In your quest to integrate third-party services, you will find that the providers very often do not provide you with similar-level tools to use their platform. For example, a user may have a library on a Maven repository somewhere and all you have to do is add the Gradle reference and Gradle will do the rest. Other users might have a Gradle-enabled project that you need to download and add to your project manually or just a simple JAR file that you need to download and add, and nothing else. We will quickly cover how you can go about importing the dependency into your project.

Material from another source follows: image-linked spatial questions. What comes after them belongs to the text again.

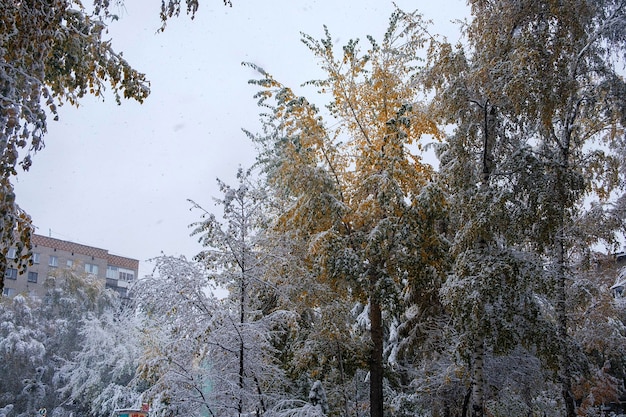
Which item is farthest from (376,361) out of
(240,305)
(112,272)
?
(112,272)

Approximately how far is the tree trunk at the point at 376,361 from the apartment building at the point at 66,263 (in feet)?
116

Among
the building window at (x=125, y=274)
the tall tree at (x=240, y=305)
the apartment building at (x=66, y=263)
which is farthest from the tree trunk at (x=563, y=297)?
the building window at (x=125, y=274)

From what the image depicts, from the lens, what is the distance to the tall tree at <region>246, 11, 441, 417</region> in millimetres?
9320

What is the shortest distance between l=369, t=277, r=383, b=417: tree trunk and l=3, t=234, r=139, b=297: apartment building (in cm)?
3535

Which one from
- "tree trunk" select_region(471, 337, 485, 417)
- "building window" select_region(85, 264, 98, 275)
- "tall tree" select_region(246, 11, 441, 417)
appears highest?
"building window" select_region(85, 264, 98, 275)

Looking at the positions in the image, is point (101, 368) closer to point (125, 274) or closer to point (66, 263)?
point (66, 263)

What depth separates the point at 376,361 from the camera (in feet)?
33.4

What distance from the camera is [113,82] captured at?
597 cm

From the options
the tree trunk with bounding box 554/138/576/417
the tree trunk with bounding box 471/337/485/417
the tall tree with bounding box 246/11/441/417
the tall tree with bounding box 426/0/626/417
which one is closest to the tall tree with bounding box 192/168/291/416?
the tall tree with bounding box 246/11/441/417

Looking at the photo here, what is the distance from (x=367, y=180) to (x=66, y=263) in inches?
1781

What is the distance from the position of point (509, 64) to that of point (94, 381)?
64.9 feet

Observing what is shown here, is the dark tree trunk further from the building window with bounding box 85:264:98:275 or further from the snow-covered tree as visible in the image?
the building window with bounding box 85:264:98:275

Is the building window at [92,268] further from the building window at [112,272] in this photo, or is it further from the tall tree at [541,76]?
the tall tree at [541,76]

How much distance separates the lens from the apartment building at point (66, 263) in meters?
45.0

Now, the thing to bear in mind here is that, if you are using an Android library, then the project needs to solely exist on the Android subproject. The core project knows nothing about Android and has no idea about any of the Android classes that may be required to compile your project once you add the reference.

The nice way – via Maven

If the third-party you are interested in using has its library Mavenised—it is in a public access Maven repository—then all we have to do is edit our build.gradle build, for the whole project, and add an entry.

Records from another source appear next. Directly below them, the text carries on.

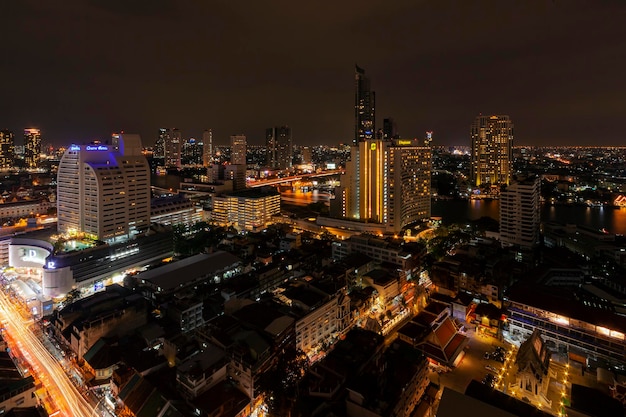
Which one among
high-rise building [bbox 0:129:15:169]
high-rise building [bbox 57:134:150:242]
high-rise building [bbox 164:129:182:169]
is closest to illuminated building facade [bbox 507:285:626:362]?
high-rise building [bbox 57:134:150:242]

So, if we carry on with the use of an Android library as an example, we need to update the Android subproject entry as:

project(":android") {
  apply plugin: "android"
  configurations { natives }
  dependencies {
    compile project(":core")
    compile "com.badlogicgames.gdx:gdx-backend-android:$gdxVersion"
    compile 'com.madeup.friendface:friendface-android-sdk:1.0.0'
    natives "com.badlogicgames.gdx:gdx-platform:$gdxVersion:natives-armeabi"
    natives "com.badlogicgames.gdx:gdx-platform:$gdxVersion:natives-armeabi-v7a"
    natives "com.badlogicgames.gdx:gdx-platform:$gdxVersion:natives-x86"
  }
}

As you can see, adding the dependency to the project is just one simple line:

compile 'com.madeup.friendface:friendface-android-sdk:1.0.0'

When you run the program, bear in mind that this is fake and doesn't exist—this is for when you have a real-life dependency. At that time, Gradle will go off and resolve it for you and download the library, which will be add to the projects classpath. Then, if FriendFace releases a new version, we just change the build number at the end of the program and it will get updated.

Pretty nifty I think!

An alternative to Maven – A project/JAR file

OK, so the next third-party provider isn't as helpful, to us at least. For this, you have to visit their website and discover that they have a ZIP file that you need to download. This archive contains a Gradle project that you need to place into yours. Generally, I place these inside a directory in the subproject that it belongs to. Next, I update the settings.gradle file of the main project to include this. Say the file is in the Android subproject, I have the following:

include 'desktop', 'android', 'core'
include ':android:libs:thirdparty'

You will then need to reference it in a similar way to what we did for the Maven dependency:

compile project(":android:libs:thirdparty")

However, there are downsides to this approach. Firstly, you now have enlarged the size of your project; if you work in a team, this project is now very much tied to your code base. Secondly, it is not as easy as the Maven dependency when it comes to updating the library. Finally, back in the team scenario, if you don't package this with your project and ask other team members to download it, they might download the wrong version and cause inconsistencies with your code base.

Adding just a JAR file in Gradle is actually really simple. You could create a directory, I call it "libs", in your subproject and place your JAR file there. Then, in the Gradle build file, use the following line in your dependencies:

compile fileTree(dir: 'libs', include: ['*.jar'])

This line is actually a catchall. Any JAR files in this directory will get picked up, which is generally what you would want anyway.